Al netto della propria innata freddezza, Nabokov sembra nutrire una particolare pietas nei confronti di Krug, cui elargisce dettagli inequivocabili della propria biografia, non fosse altro perché negli anni Quaranta all’autore trincerato a studiare farfalle nel «paradiso» per lepidotterologhi

allestito nel museo zoologico di Harvard doveva di tanto in tanto profilarsi l’interrogativo circa cosa sarebbe stato di lui, se non fosse riuscito ad abbandonare prima la Russia sovietica, poi la Germania nazista con tanto di moglie ebrea al seguito e, infine, nel maggio 1940 Parigi, in procinto di

cadere in mano ai tedeschi. Il fascino di questo testo impeccabile risiede d’altronde dell’inestricabilità tra Dichtung e Wahrheit, divenute ormai indistinguibili in virtù di un

rigoroso procedimento alchemico. Sicché al filosofo in crisi viene «prestata » l’immagine della vita umana sospesa come in una culla tra l’abisso immemore che precede la nascita e quello post mortem, non meno misterioso, che, guarda caso, apre l’autobiografia Conclusive Evidence, iniziata

proprio nel 1946. E, ancora, Pietroburgo, città natale dell’autore, si riflette specularmente nel doppio onirico e grottesco di Padlukgrad, dove la casa dei Nabokov a due passi dalla «cattedrale dalla cupola bronzea» di Sant’Isacco viene proiettata sulla mappa urbana a nord anziché a sud,

così come pure l’imponente residenza del Rospo, «ridipinta» in una tonalità rosa opposta nello spettro al verde caratteristico del palazzo d’Inverno (suo prototipo). D’altro canto, la poetica del rispecchiamento  pervade tutta l’opera a partire dalla scena in cui Krug, dopo la morte della moglie, percorre avanti e indietro il ponte sul fiume Kurche taglia in due la città, finché non ottiene un salvacondotto a nome di un certo Gurk (il suo stesso cognome letto al contrario).

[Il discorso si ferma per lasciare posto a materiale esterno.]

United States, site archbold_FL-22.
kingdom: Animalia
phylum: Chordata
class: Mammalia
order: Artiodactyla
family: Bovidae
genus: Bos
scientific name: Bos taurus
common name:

Ogni personaggio letterario – questo il suggerimento di Nabokov – vive di una vita riflessa, prigioniero di quel peculiare rovescio della realtà circoscritto dalla superficie riflettente

di una pozzanghera o dalla macchia similmente oblunga del Bend sinister, in araldica la tipologia di stemma in cui la sbarra trasversale corre dall’estremità superiore sinistra a quella inferiore destra, come a denotare un rapporto di filiazione bastarda in opposizione al risvolto «corretto» del bend dexter. Ma agli eroi prediletti – e Krug è certamente tra questi – è concessa la possibilità di intravvedere, in attimi di singolare chiaroveggenza, il proprio «osservatore interno », «la mente che sta dietro lo specchio », la mano dell’autore-burattinaio. Mentre ai lettori non si chiede

altro che di stare, ammirati e riconoscenti, al gioco.